To further explore the regulation of gut microbes by TP, we analysed the gut microbial composition of four groups of FMT mice. A beta diversity analysis included PCoA, NMDS and UPGMA sample-level clustering analysis. The differences in the composition of the intestinal microbiota of the four groups of mice were observed by PCoA (Figure 7A); 21.07 and 14.55% for PCoA1 and PCoA2, respectively, NCD_H_HFD and HFD_H_HFD groups were mainly distributed in the right quadrant, whilst the other two groups were distributed in the left quadrant, indicating significant differences in the composition of the intestinal flora of the four groups; NMDS analysis also showed similar results (Figure 7B); the results of UPGMA sample hierarchical clustering analysis showed that each of the four groups clustered into one cluster except for HFD_HFD_6 sample (Figure 7C). In addition to this, there were significant differences in alpha-diversity between the four groups, the ACE value (Figure 7D), chao 1 value (Figure 7E) and observed_species (Figure 7F) of the HFD_HFD group were lower than those of the other three groups, and all three values increased after transplantation of faeces from mice fed TP. By comparing the shannon (Figure 7G) and simpson (Figure 7H) values between the four groups, we can see that the HFD_HFD group had lower microbial diversity than the other three groups. These results suggested that a high-fat diet altered the gut microbial structure of mice. However, transplantation of faeces from mice fed TP increased gut microbial abundance, suggesting a beneficial effect of TP on the regulation of gut microbes.
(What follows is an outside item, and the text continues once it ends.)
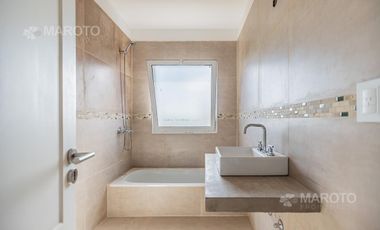 CASA EN VENTA- ALQUILER - LAGUNA- EN EL CANTON - MAROTO PROPIEDADES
To further investigate specific changes in the gut microbiota, we compared the microbial composition of the four groups at different taxonomic levels. At the phylum level, similar to previous results, the HFD_HFD group significantly altered the gut microbiota composition by increasing the Firmicutes/Bacteroidota ratio, which was reduced after transplantation of TP-fed mice faeces (Figures 8A–D). In addition, at the family level, the microbial composition of the four groups also differed significantly (Figure 8E). The relative abundance of Actinobacteriota was lower in the HFD_HFD group, whilst the relative abundance of Proteobacteria was higher. In the HFD_HFD group, the relative population abundance of Muribaculaceae (Figure 8F), Deferribacteraceae, Marinifilaceae, Bacteroidaceae, Peptostreptococcaceae, Erysipelotrichaceae, Peptococcaceae (Figure 8G) and Tannerellaceae was lower, and was higher abundances of Clostridia_UCG-014 (Figure 8H) compared to the other three groups; at the genus level, transplanted TP-fed mice faeces significantly increased the relative population abundance of Blautia (Figure 8L), Lachnospiraceae_NK4A136_group (Figure 8J), Colidextribacter (Figure 8K) and Faecalibaculum and decreased the relative population abundance of Odoribacter, Tuzzerella, and Anaerotruncus compared to the HFD_HFD group (Figure 8I). These results suggested that HFD induced changes in the gut microbiota, yet the ratio of gut microbiota was closer to that of the NCD group after transplanting faeces from TP-fed mice.